Note: This blog first appeared at http://thestilettogang.blogspot.com on November 13, 2009

BOOK TRAILERS

I’ve just posted my first book trailer on YouTube. Watch it there at http://www.youtube.com/watch?v=bNcSYlRHAY4
OR click the Book Trailer tab above.

This has been an educational experience for me. Linnea Sinclair, multi-talented author of sci fi romance, put the video together. She’s done some of her own and they’re fabulous.

First Linnea had me look on http://www.123rf.com and on http://www.istockphoto.com for images to match my characters. This was fun but incredibly time consuming. You have to register for an account, then create a Lightbox. Each time you find an image you like, add it to your Lightbox. When you’ve selected the photos you want to purchase, you have to decide which size you want. I bought the medium sized images at istockphoto and the print sized images at 123rf.com.
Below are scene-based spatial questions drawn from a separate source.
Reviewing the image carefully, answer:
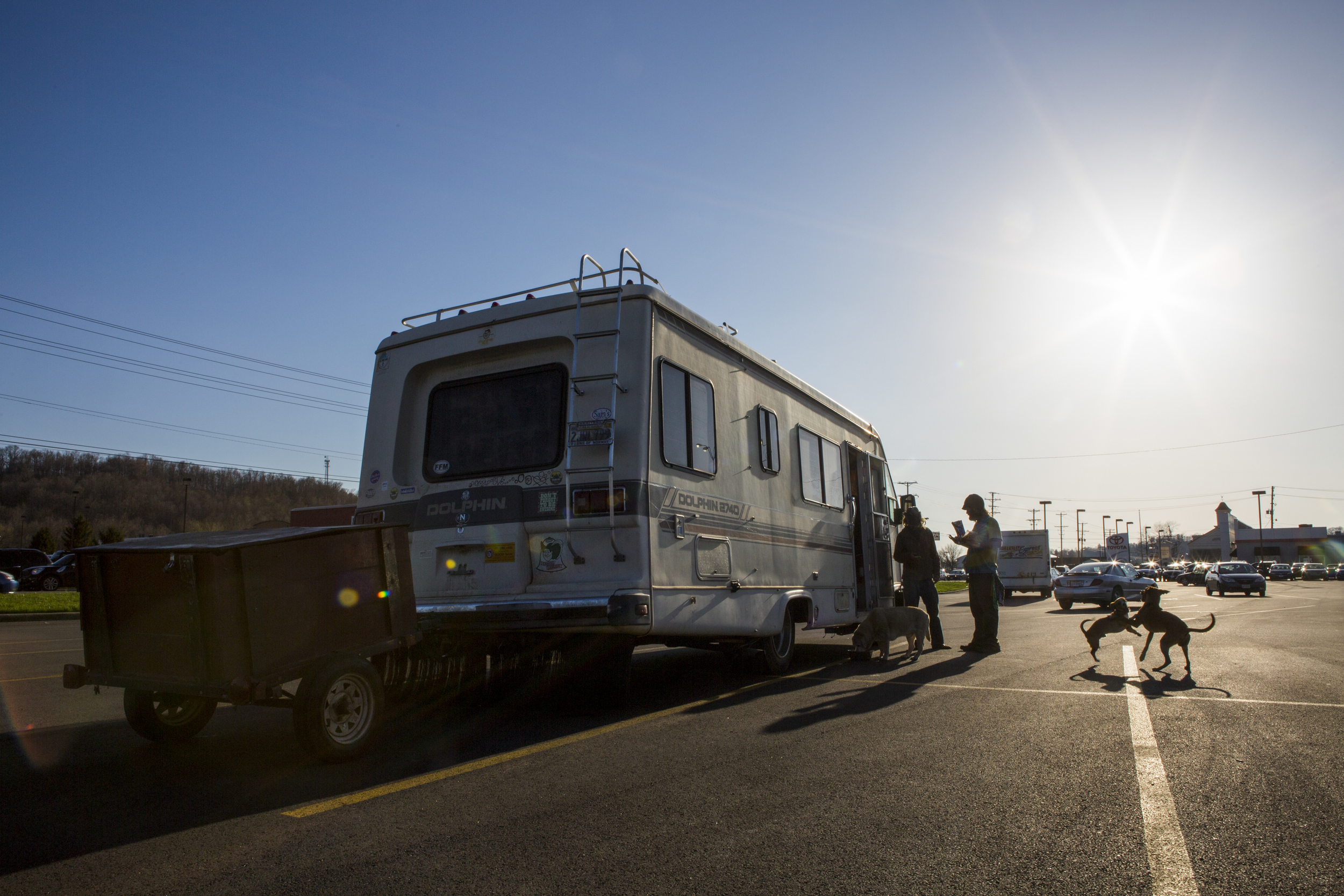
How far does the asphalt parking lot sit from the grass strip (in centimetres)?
1596

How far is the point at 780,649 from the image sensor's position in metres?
8.61

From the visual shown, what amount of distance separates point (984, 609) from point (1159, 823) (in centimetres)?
684

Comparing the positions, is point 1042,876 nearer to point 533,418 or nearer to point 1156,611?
point 533,418

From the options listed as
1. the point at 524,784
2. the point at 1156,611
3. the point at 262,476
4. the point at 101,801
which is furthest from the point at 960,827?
the point at 262,476

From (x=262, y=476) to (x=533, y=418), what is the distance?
222ft

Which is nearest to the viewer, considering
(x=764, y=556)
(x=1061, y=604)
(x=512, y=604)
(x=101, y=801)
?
(x=101, y=801)

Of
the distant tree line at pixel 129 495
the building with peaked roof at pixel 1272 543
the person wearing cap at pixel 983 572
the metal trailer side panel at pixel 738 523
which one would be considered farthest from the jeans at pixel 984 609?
the building with peaked roof at pixel 1272 543

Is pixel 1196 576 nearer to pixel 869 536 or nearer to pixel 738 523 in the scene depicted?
pixel 869 536

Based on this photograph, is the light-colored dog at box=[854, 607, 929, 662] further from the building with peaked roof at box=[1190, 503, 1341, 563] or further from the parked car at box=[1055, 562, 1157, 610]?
the building with peaked roof at box=[1190, 503, 1341, 563]

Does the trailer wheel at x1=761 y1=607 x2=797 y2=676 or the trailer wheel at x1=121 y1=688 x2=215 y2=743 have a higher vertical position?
the trailer wheel at x1=121 y1=688 x2=215 y2=743

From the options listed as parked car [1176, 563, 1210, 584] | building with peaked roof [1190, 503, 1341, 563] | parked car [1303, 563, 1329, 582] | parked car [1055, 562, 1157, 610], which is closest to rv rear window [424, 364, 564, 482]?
parked car [1055, 562, 1157, 610]

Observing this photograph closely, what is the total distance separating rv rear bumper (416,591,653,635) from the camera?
5742 millimetres

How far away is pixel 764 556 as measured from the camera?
26.1 ft

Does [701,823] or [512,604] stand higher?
[512,604]
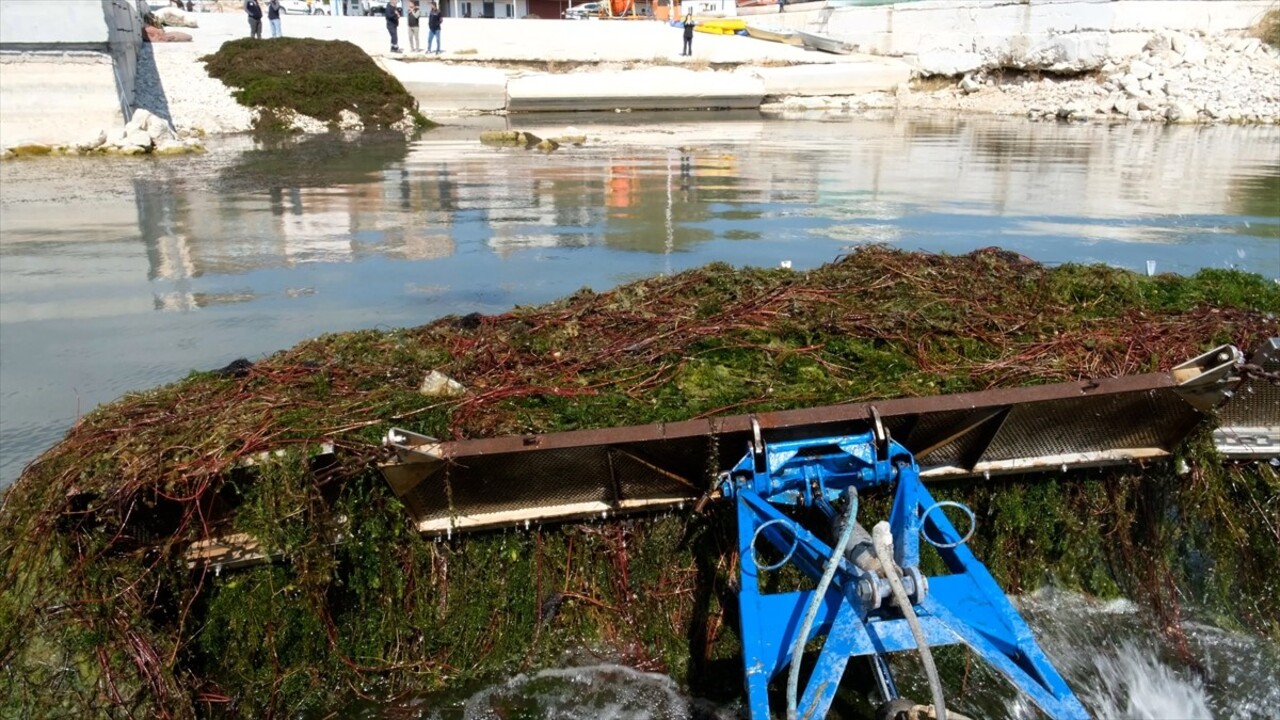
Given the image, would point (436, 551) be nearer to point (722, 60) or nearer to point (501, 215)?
point (501, 215)

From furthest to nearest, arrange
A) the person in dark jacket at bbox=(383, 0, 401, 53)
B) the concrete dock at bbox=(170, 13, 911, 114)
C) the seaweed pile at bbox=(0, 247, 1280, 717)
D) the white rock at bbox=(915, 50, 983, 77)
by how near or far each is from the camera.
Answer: the white rock at bbox=(915, 50, 983, 77), the person in dark jacket at bbox=(383, 0, 401, 53), the concrete dock at bbox=(170, 13, 911, 114), the seaweed pile at bbox=(0, 247, 1280, 717)

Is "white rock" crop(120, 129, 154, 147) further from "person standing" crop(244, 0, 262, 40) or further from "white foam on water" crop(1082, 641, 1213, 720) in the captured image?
"white foam on water" crop(1082, 641, 1213, 720)

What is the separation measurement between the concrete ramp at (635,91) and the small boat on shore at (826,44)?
12.4 metres

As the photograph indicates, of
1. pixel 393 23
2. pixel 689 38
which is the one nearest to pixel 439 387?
pixel 393 23

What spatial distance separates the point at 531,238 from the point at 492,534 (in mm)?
8146

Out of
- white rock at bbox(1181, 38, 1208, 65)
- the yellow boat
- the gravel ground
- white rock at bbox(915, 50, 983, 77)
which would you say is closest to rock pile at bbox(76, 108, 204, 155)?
the gravel ground

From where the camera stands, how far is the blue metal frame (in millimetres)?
3125

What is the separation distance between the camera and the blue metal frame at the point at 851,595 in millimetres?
3125

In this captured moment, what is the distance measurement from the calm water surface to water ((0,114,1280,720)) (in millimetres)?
52

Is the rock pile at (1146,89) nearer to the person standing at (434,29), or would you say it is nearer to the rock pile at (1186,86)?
the rock pile at (1186,86)

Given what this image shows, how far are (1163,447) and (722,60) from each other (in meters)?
41.2

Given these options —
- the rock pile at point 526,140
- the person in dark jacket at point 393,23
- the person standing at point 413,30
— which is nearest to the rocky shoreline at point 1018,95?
the person standing at point 413,30

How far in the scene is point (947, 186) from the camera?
17031mm

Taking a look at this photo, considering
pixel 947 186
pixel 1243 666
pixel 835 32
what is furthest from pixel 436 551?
pixel 835 32
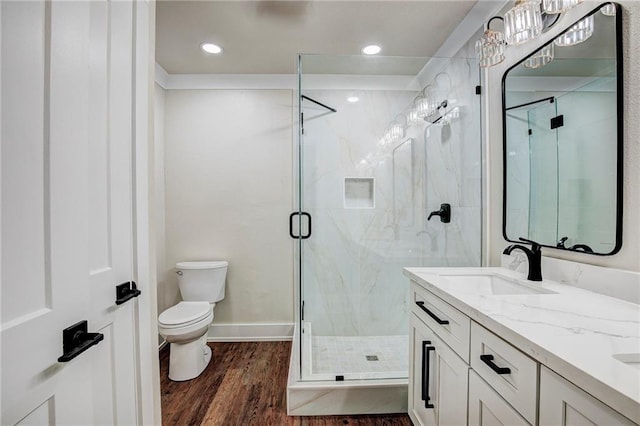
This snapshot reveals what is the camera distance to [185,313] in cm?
218

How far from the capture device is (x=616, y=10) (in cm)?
102

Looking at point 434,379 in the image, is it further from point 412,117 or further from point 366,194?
point 412,117

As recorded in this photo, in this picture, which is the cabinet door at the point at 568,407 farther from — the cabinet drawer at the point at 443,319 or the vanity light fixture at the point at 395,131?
the vanity light fixture at the point at 395,131

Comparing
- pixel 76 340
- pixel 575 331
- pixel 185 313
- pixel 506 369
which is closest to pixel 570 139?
pixel 575 331

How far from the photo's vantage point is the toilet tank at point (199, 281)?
251 cm

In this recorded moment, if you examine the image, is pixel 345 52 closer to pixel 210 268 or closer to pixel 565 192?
pixel 565 192

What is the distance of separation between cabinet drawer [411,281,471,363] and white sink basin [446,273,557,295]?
0.48 feet

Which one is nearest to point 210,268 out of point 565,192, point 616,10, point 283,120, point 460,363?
point 283,120

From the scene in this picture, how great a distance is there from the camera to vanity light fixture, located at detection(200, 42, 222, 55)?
2.21m

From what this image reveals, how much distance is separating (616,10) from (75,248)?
6.20ft

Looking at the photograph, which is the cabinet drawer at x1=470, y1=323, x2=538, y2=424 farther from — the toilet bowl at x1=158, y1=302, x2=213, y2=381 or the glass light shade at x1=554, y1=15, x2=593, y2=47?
the toilet bowl at x1=158, y1=302, x2=213, y2=381

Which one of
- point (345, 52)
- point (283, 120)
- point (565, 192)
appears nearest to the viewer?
point (565, 192)

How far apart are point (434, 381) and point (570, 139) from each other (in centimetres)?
119

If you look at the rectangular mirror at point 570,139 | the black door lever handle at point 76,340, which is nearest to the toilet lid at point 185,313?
the black door lever handle at point 76,340
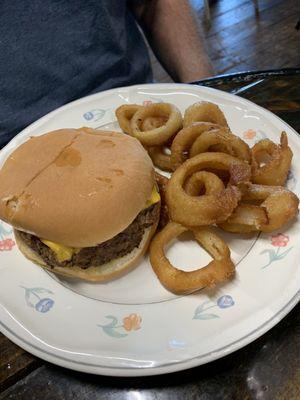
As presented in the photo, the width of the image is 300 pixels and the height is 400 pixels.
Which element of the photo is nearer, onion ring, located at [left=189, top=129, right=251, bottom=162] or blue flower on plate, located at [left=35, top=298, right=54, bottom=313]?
blue flower on plate, located at [left=35, top=298, right=54, bottom=313]

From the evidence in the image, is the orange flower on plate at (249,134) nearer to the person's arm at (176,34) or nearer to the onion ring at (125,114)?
the onion ring at (125,114)

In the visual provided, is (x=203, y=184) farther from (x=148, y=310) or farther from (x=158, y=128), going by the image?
(x=148, y=310)

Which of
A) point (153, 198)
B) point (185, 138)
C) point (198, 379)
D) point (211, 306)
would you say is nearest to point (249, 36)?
point (185, 138)

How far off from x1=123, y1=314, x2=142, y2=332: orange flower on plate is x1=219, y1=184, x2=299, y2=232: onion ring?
0.33m

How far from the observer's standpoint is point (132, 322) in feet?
3.37

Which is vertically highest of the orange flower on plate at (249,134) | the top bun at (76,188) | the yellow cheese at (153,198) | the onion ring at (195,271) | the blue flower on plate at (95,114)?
the top bun at (76,188)

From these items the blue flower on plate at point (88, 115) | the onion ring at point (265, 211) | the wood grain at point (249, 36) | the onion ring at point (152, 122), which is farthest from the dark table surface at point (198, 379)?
the wood grain at point (249, 36)

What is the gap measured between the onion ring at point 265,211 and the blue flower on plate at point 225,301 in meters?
0.19

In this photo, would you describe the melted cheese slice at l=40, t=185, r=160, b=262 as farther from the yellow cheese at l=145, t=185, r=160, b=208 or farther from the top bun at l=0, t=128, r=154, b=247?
the yellow cheese at l=145, t=185, r=160, b=208

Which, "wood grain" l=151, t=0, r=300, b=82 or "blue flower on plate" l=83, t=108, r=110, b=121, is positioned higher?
"blue flower on plate" l=83, t=108, r=110, b=121

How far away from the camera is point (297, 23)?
3.52 meters

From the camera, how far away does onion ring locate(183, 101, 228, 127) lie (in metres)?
1.33

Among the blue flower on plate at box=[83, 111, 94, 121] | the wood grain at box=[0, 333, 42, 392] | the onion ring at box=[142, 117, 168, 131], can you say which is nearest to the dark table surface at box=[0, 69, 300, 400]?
the wood grain at box=[0, 333, 42, 392]

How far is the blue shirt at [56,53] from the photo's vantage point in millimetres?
1472
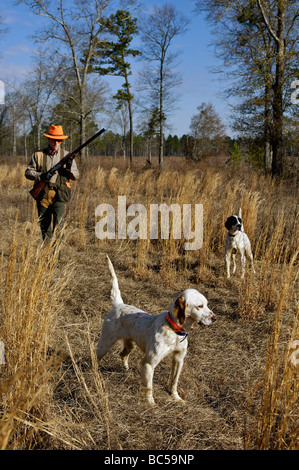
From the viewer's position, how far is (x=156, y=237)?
5.88m

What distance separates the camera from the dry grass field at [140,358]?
Answer: 1.58m

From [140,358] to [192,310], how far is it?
969mm

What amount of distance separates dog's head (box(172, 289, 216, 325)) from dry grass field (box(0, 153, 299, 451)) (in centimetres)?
45

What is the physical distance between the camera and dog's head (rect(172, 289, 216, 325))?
6.92ft

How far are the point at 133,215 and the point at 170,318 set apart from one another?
495 cm

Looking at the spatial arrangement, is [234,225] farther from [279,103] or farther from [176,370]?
[279,103]

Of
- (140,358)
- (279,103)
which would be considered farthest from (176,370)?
(279,103)

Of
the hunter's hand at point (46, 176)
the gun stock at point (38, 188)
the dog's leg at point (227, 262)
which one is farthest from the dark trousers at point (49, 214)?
the dog's leg at point (227, 262)

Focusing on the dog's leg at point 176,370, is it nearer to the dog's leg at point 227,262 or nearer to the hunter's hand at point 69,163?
the dog's leg at point 227,262

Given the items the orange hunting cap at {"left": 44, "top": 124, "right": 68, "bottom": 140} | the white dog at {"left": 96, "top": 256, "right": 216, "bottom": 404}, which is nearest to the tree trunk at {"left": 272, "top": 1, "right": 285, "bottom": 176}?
the orange hunting cap at {"left": 44, "top": 124, "right": 68, "bottom": 140}

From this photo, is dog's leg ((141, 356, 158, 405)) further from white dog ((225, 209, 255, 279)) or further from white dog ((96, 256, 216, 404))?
white dog ((225, 209, 255, 279))

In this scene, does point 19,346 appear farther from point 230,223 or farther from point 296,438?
point 230,223

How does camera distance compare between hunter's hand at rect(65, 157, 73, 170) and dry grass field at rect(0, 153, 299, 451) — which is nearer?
dry grass field at rect(0, 153, 299, 451)

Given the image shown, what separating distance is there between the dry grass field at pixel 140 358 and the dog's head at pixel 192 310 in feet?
1.48
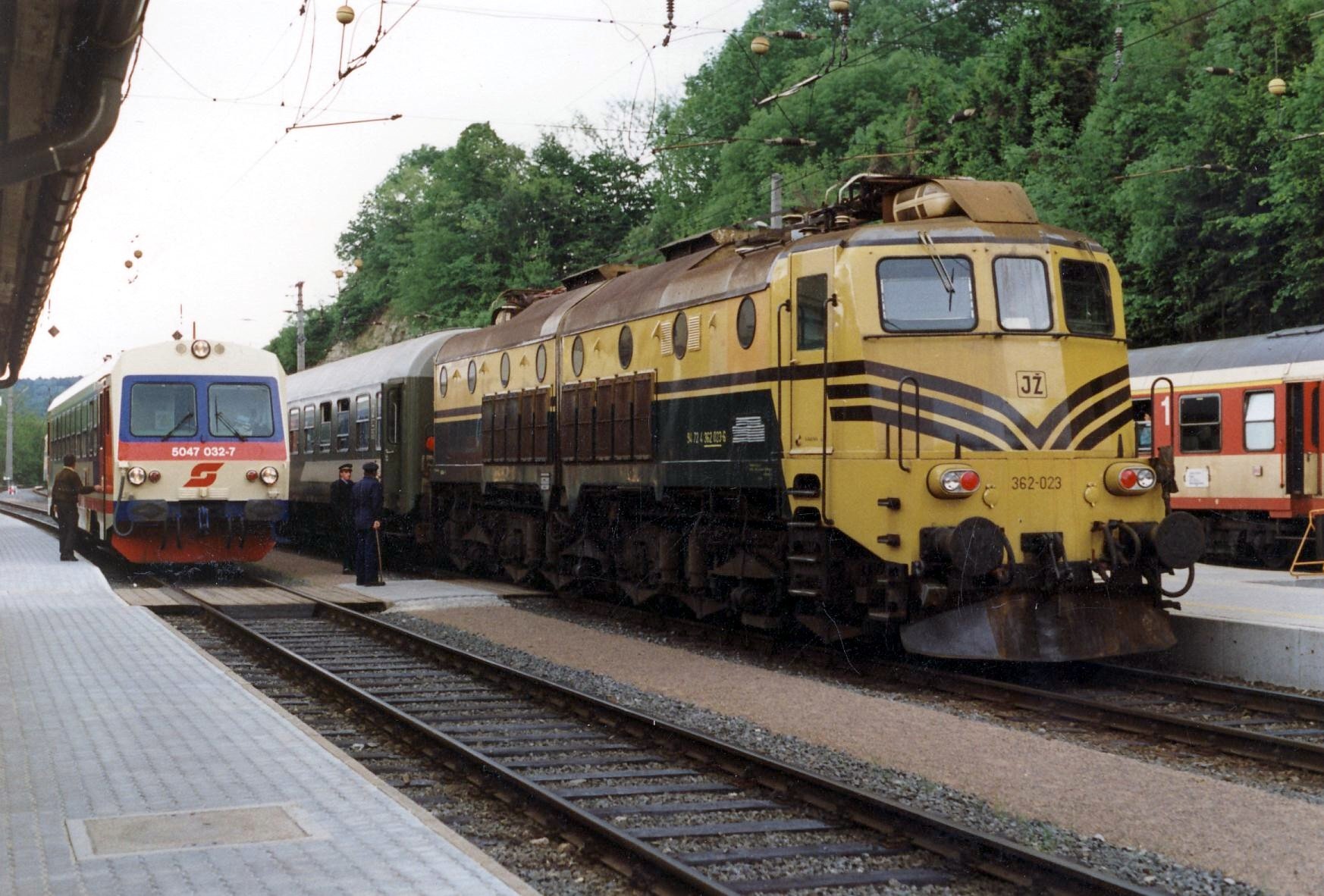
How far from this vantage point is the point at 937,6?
5525 centimetres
Then we came up with 10 short lines of text. Linnea matched the text to the images to see if I liked the pictures. I changed some of them, and she substituted them in. Now we had an action sequence. I let my technically proficient friend do the music since I’m not at all talented in that area. Linnea altered some of the hair colors and backgrounds as well to suit my story and put the whole thing together. Many thanks!  This takes a lot of work but it’s so exciting when finished.

Next, I uploaded the trailer to YouTube. This meant creating a new account, filling in my profile info, then uploading the video. YouTube gives you links so you can direct link to their site or embed the video. Since I didn’t want to mess with HTML code, I added the direct link to my website and blog. Now I’m trying to figure out how to get my name to show up in the search feature on YouTube. Clearly, I still have a learning curve to go. I also have to find where else to upload the video besides my publisher’s website.  Suggestions?